The complete program includes five three-day weekends of classroom training held in Tempe, Ariz.
In addition to the onsite weekends, participants attend teleclasses and are required to perform 60 hours of intern coaching.
Upon completion of the program, participants earn 141 Continuing Coach Education Units recognized by the International Coach Federation (ICF).
“Because I believe strongly in the work of coaching, I have taken the lead to create a scholarship fund for this first incoming SPT coaching class,” says McLaren.
Typically, each class creates a way to fund a scholarship for the class that follows, but since this is Source Point’s first class, and there was no established scholarship, McLaren has planned an e-Bay auction of items that have been donated by supporters around the country.
Information on the auction is available at www.SourcePointTraining.com.
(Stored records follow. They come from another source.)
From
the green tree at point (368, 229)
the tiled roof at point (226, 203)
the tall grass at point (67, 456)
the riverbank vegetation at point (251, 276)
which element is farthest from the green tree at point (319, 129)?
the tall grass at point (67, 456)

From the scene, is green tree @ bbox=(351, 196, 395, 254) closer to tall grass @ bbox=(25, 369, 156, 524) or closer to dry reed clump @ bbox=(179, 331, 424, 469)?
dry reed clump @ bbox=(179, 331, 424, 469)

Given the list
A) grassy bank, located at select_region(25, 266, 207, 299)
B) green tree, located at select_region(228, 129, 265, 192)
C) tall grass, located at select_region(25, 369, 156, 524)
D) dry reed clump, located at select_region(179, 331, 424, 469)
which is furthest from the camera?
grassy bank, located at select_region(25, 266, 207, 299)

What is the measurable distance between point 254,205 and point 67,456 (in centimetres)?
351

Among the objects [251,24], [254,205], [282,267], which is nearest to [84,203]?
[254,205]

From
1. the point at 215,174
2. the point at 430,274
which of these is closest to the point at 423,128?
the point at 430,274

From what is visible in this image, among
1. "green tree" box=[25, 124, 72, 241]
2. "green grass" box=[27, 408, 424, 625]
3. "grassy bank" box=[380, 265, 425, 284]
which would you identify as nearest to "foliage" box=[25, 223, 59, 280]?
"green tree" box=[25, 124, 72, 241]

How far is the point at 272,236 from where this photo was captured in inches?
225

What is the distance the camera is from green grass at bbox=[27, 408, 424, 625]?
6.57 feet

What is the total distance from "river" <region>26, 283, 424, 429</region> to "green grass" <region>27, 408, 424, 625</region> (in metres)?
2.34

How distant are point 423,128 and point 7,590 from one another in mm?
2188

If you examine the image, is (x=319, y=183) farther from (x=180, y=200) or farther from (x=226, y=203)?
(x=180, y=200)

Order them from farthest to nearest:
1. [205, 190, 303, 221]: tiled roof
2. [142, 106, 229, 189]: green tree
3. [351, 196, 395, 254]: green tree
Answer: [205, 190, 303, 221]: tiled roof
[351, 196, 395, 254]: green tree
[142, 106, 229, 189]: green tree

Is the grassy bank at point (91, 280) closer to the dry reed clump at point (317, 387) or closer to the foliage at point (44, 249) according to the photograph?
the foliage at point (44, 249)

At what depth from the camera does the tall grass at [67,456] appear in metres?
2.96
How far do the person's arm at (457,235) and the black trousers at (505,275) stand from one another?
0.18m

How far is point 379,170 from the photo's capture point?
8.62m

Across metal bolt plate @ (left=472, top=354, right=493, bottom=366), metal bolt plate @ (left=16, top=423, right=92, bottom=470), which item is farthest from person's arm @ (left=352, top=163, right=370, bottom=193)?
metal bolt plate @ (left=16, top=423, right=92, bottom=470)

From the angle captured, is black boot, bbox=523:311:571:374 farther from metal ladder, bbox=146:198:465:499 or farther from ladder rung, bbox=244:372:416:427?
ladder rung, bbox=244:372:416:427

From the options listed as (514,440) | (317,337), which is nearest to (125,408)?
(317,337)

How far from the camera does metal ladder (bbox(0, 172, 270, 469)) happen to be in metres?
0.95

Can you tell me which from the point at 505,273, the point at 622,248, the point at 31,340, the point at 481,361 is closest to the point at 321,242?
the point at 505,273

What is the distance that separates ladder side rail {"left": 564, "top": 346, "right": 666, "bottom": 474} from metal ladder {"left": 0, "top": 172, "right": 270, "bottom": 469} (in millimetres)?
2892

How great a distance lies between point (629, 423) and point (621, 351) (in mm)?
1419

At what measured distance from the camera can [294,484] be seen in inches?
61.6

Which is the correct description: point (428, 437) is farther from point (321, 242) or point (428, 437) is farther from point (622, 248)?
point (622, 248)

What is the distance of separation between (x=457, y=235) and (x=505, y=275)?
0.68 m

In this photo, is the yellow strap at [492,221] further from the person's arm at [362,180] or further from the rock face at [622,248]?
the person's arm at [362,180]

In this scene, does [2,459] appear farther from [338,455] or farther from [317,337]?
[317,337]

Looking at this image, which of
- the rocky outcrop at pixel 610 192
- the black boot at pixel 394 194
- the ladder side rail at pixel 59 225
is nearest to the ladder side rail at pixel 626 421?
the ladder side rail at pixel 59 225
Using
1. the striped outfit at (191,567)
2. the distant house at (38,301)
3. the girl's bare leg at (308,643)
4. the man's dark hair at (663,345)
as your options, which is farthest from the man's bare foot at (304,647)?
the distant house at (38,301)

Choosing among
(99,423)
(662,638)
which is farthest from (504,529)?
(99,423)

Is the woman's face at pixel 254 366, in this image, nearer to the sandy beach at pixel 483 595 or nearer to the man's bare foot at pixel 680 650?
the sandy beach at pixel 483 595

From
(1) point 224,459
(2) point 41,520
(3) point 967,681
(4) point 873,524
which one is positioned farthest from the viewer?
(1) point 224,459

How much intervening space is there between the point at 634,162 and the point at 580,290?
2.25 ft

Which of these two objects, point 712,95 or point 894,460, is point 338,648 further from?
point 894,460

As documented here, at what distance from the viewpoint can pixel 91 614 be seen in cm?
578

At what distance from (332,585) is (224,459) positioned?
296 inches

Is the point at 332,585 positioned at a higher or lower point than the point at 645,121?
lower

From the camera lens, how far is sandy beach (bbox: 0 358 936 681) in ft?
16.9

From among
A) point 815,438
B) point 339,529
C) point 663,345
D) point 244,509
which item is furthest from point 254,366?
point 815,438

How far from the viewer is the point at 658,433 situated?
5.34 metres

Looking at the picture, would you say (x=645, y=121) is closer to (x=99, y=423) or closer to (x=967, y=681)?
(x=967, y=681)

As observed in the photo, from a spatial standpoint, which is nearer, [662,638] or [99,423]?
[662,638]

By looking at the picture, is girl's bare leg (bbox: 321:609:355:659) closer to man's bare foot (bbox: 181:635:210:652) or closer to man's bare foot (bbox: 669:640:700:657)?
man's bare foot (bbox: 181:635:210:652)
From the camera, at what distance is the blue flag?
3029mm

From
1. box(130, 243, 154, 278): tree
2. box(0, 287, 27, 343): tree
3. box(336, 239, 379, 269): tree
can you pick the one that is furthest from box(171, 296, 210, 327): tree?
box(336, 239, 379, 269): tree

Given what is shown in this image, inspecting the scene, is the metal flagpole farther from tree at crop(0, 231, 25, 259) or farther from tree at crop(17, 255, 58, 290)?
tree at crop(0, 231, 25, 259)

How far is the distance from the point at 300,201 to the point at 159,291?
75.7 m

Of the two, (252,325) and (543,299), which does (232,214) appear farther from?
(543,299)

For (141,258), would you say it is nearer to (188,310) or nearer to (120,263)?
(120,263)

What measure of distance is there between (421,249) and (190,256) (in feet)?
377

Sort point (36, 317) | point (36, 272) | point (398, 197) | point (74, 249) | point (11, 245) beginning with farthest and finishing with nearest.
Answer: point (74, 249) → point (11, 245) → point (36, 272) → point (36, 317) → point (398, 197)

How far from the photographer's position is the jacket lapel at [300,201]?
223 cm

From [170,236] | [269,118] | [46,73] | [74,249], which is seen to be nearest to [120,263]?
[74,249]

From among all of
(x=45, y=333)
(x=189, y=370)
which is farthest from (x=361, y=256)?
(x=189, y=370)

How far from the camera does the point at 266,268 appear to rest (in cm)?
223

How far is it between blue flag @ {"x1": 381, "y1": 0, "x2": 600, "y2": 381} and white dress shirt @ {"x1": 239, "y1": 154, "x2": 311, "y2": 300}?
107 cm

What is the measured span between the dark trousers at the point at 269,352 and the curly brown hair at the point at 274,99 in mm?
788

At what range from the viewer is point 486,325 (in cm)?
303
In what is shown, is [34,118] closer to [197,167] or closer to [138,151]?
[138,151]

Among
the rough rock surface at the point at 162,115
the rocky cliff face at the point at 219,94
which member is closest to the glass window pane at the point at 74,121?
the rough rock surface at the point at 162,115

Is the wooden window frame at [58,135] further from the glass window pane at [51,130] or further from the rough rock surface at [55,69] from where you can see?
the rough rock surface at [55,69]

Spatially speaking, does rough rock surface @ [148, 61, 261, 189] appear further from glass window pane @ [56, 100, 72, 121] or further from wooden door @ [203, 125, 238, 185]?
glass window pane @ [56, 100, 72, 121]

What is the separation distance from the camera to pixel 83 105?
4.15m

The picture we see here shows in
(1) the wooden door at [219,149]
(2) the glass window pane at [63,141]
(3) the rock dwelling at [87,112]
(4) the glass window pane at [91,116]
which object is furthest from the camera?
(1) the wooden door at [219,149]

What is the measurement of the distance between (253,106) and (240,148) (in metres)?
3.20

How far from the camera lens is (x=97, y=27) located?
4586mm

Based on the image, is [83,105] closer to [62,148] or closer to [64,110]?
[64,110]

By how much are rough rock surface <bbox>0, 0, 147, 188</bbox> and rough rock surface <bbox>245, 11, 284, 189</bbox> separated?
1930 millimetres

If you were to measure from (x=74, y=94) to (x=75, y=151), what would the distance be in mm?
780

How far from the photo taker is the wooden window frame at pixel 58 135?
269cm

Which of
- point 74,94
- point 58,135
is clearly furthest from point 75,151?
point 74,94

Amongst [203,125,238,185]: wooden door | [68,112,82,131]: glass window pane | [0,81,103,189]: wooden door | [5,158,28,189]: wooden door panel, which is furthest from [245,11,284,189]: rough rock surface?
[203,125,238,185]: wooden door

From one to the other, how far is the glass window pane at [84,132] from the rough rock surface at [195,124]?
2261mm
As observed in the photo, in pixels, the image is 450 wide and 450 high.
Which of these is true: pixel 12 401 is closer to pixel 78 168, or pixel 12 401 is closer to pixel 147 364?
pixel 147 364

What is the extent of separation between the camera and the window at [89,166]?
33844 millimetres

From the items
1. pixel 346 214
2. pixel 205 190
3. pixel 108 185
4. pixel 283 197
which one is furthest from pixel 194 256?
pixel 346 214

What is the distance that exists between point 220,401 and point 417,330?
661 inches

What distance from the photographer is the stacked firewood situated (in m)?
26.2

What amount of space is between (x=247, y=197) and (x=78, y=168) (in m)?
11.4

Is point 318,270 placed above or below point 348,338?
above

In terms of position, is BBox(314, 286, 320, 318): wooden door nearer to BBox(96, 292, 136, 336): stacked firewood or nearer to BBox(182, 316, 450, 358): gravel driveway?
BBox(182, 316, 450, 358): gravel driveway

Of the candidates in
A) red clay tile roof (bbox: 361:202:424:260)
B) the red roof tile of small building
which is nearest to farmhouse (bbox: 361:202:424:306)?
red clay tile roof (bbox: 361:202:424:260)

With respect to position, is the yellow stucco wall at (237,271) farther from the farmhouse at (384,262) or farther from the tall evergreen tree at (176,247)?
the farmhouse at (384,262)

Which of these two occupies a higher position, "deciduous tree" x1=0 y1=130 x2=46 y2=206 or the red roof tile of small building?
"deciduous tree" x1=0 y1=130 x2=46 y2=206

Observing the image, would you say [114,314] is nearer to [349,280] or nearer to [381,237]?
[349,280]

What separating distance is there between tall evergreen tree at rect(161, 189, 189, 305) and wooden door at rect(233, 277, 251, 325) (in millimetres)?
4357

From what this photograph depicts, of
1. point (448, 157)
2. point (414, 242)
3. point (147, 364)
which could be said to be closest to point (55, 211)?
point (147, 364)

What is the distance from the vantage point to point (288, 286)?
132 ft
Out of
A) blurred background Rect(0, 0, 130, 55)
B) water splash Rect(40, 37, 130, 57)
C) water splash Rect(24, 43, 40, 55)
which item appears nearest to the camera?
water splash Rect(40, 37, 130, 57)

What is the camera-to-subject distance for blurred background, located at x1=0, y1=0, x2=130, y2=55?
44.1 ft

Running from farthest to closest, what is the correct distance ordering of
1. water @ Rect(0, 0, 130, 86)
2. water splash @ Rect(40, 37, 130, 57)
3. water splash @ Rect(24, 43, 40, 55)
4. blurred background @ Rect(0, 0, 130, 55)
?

As a Certified Performance Coach, Cami McLaren enjoys seeing coaches in training as well as her own clients transform their lives.
“What we say in coaching is, ‘a coach cannot take a client where the coach is not willing to go.’ So being a coach is making a commitment to, as [motivational speaker] Tony Robbins calls it, ‘CANI’: constant and never-ending improvement.”
That is why McLaren strives to help her clients gain self-awareness in order to move forward in new ways.
“Because the client finds his own answers, he is more likely to make lasting change and is empowered to create the results he wants long after our relationship ends.”